Internal user who spends 10 hours per day in Workbench
Customer analysts
Persona quote - “I want to get Expel more context so they make the right decision”
External user who monitors numerous security products beyond Workbench
Triage | Process of determining priority for security alerts |
Workbench | Expel's platform that ingests customer security alerts and where Expel SOC analysts triage alerts |
SOC | Acronym: "security operations center" |
Cycle time | Time from when an alert appears in Workbench to when an alert's closed |
Investigations/incidents | Deliverables for customers when they might have had a security breach |
Terminology
Timeframe
5 weeks - UX work
4 months - UX & Eng/QA work
Contributors
Nabeel Zafar - Lead Eng
Anthony Via - PM
Fred Mottey - QA
Jack Howard - Eng
Ross Tew - Eng
Final concept
Prioritizing an alert
Top priority alerts automatically move to the top of the list and send a toast notification to other users.
Customer analyst view
Customers, who have far fewer alerts in their queue, often wonder why it takes hours to triage their alerts. When an analyst de-prioritizes an alert, a banner is automatically added explaining why.
De-prioritizing an alert
Bottom priority alerts automatically move to the bottom of the list. Analysts have time to fully triage these alerts in several hours.
The process
Initial sketch concept
After a stalled design sprint, I put together a loose sketch with a very different approach to the existing alerts page. I brought it up a couple times in presentations, but it didn’t generate much interest from stakeholders.
Existing alerts page
Future vision sketch proposal
Initial ask & contextual inquiry
The initial ask came in as a feature request, with specific implementation.
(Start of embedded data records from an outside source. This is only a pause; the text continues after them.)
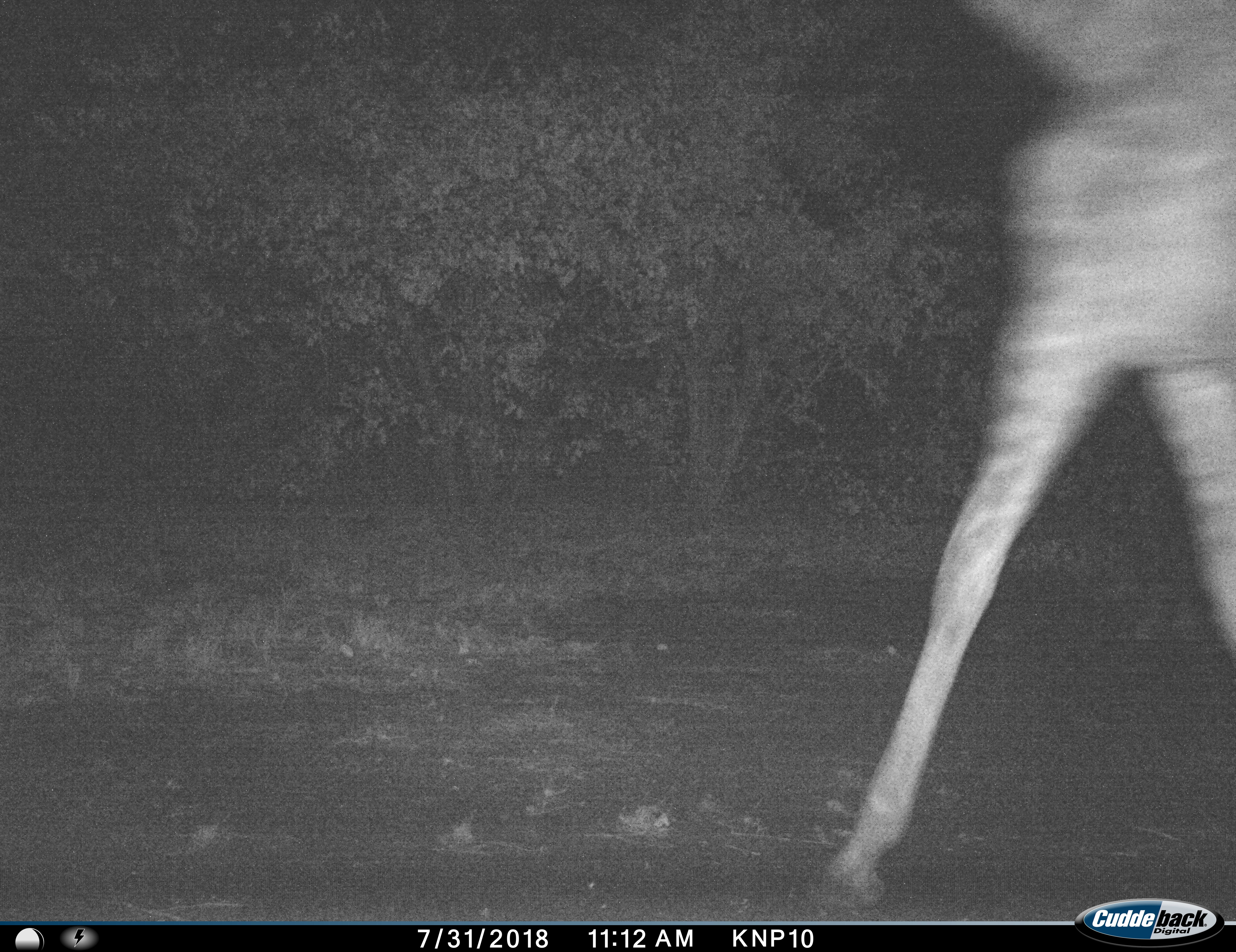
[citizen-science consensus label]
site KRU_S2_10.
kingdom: Animalia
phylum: Chordata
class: Mammalia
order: Artiodactyla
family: Giraffidae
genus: Giraffa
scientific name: Giraffa camelopardalis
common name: giraffe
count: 1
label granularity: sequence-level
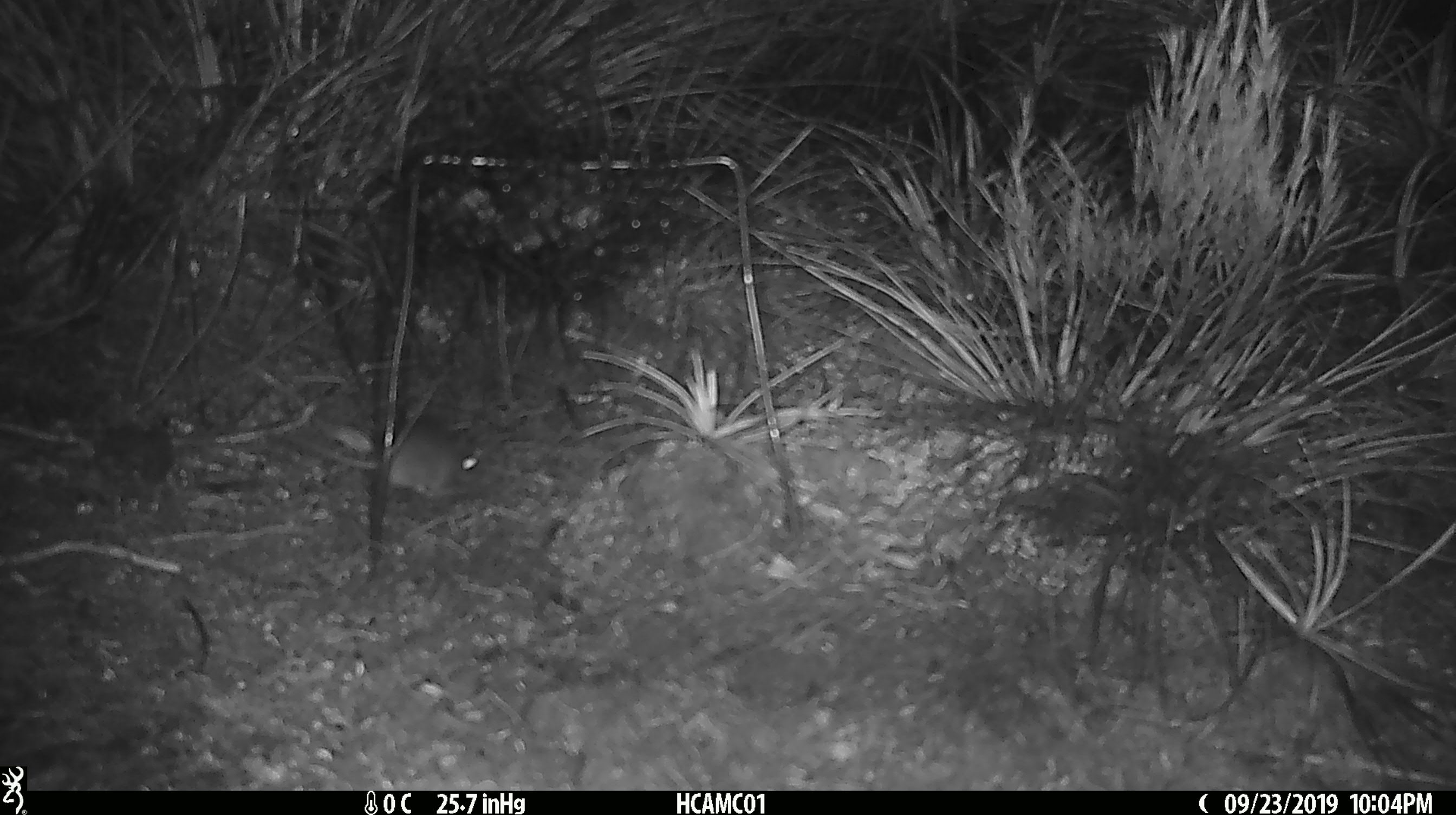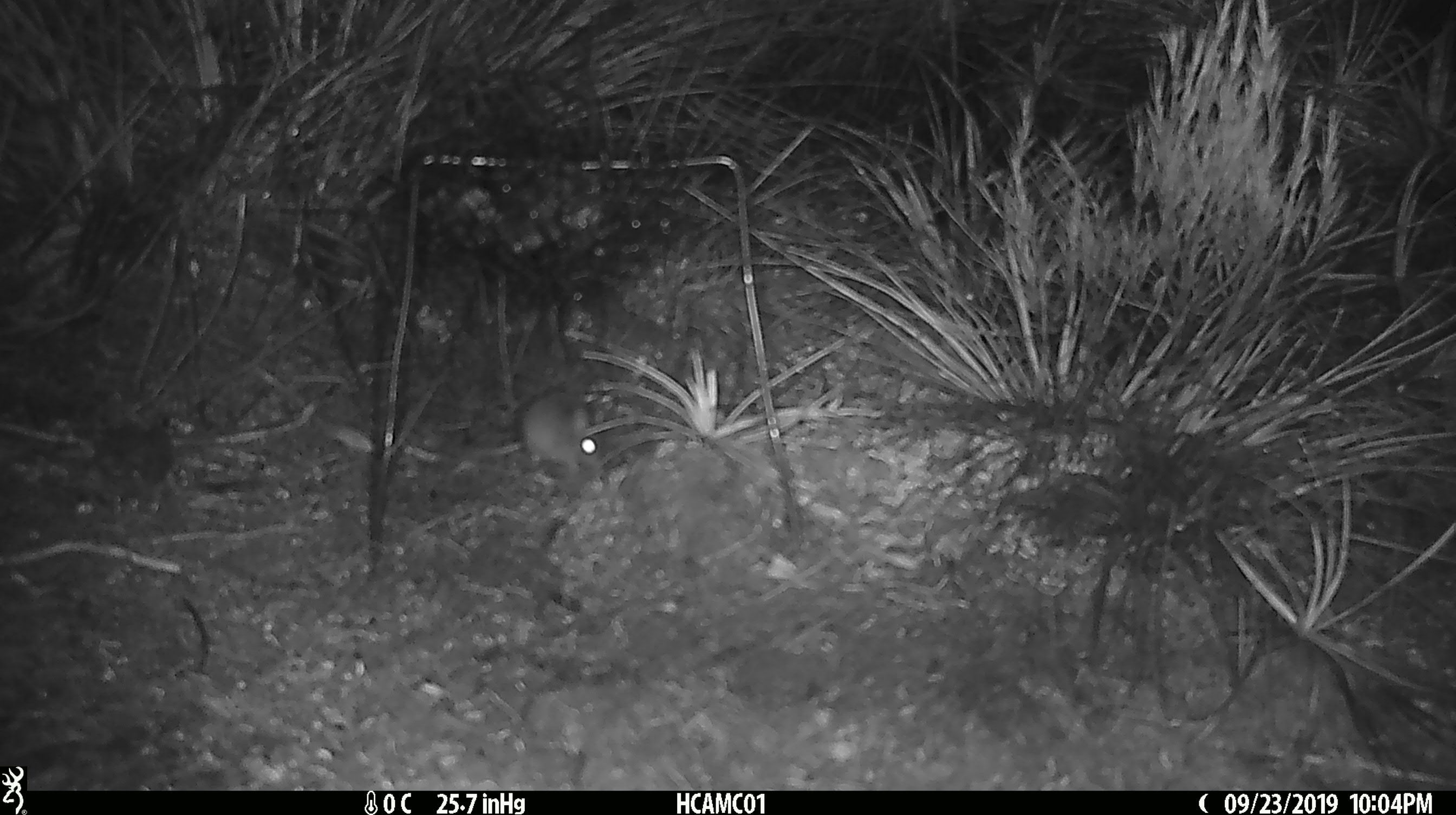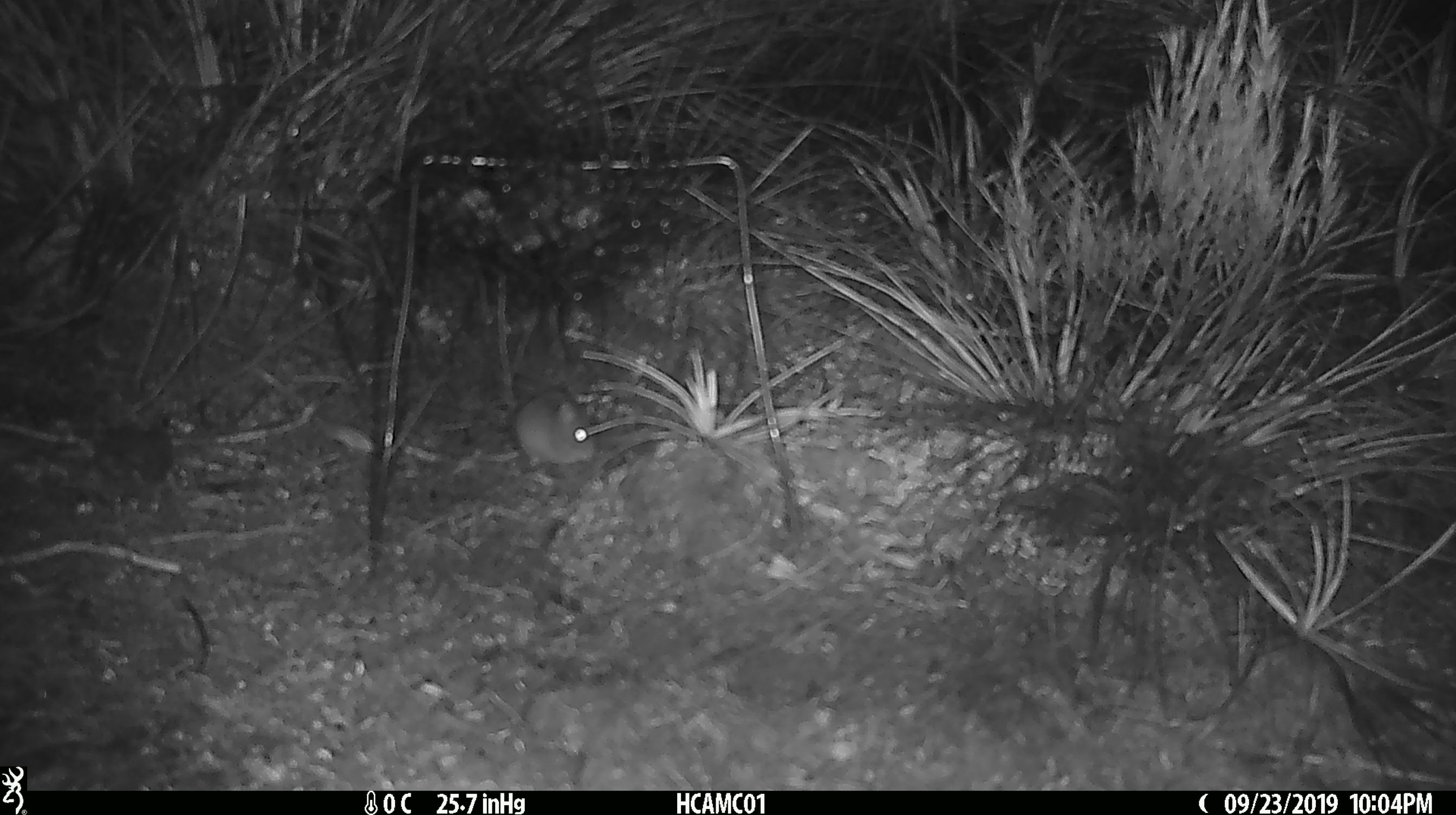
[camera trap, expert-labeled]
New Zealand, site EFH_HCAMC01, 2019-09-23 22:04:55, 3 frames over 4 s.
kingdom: Animalia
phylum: Chordata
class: Mammalia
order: Rodentia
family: Muridae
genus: Mus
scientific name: Mus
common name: mouse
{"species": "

Through contextual inquiry I was able to uncover the underlying design question, “how might we prioritize a list of hundreds of items?”
Internal hackathon proposal
During a quarterly 2 day internal hackathon, I decided to bring a lean version of “Super list” to life. I presented the problem, contextual inquiry I conducted, and a demo of what rapid triage might look like.
Scoping conversation with Eng
I often provided context to engineering around what we expected from users and was flexible around scoping features in public channels, so PM could also weigh in if needed.
Initial plan for rapid triage workflow
I took inspiration from the ride-share experience for drivers.
SOC feedback during development
In addition to contextual inquiry with SOC analysts I also consulted with shift coordinators, who had a different perspective than the “boots on the ground” operators.
SOC analyst feedback.
My reflection
What did I learn?
A succinct presentation showing the problem, summarizing the research I did, and demoing a solution builds buy-in and momentum.
What was I wrong about?
Although over 99% of all alerts are benign and thus should be de-prioritized, I underestimated analyst concern around quickly making a public decision to label an alert as benign.
What would I do differently?
For the internal hackathon, I would’ve mocked out the full “super list” in UI to inspire even more forward thinking about the alerts page.